A Trip Down Memory Lane: Activism, Culture, and the Individual Artist

From fellowships to housing to unrestricted monies, support for individual artists can take many forms. Support for artists has a long and varied history in the United States. While much has changed, there remains a large space for understanding what it takes to be an artist today and to support an artist today. Recent articles in the New York Times and artnet News further expose the racial and wealth inequalities among artists, citing that those more likely to become artists are white women of a higher socioeconomic status.

GIA members have been working together to promote and improve funding for individual artists for over 20 years.

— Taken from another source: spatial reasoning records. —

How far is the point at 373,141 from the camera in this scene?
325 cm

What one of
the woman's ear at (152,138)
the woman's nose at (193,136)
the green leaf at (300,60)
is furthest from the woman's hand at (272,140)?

The Support for Individual Artists Committee has been one of the most active groups of funders within GIA. Over the years, the committee has been an incubator for such projects as a scan of scholarly research on artist support, a visual timeline outlining the history of artist support funding, major publications and programs, and the development of a national taxonomy for reporting data on support for individual artists. The committee continues to advise, inspire and inform GIA’s thought leadership and programming in support for individual artists.

In this event, we time-travel to the late 80s, when the work of artists NEA4, Andres Serrano, and Robert Mapplethorpe was ridiculed by mainstream society and sparked the conversation about artistic freedom, censorship, activism, and decency standards. For these artists and many others, funding was at stake because of their artistic expression, and these artists and many others catalyzed the beginning of a movement for arts activism that continues today.

Presenters

  • Suzy Delvalle, president and executive director, Creative Capital
  • Miguel Luciano, visual artist
  • Charles Rice-Gonzalez, writer and co-founder, BAAD! Bronx Academy of Arts and Dance
  • Dread Scott, visual artist
  • Liza Jessie Peterson, playwright
  • Eddie Torres (Moderator), president & CEO, Grantmakers in the Arts

Members from GIA and our partners, New York Grantmakers in the Arts (NYGIA), gathered at Philanthropy New York on January 29, 2020, to hear and learn from artists and practitioners in the field as we explored the role of philanthropy in funding individual artists today.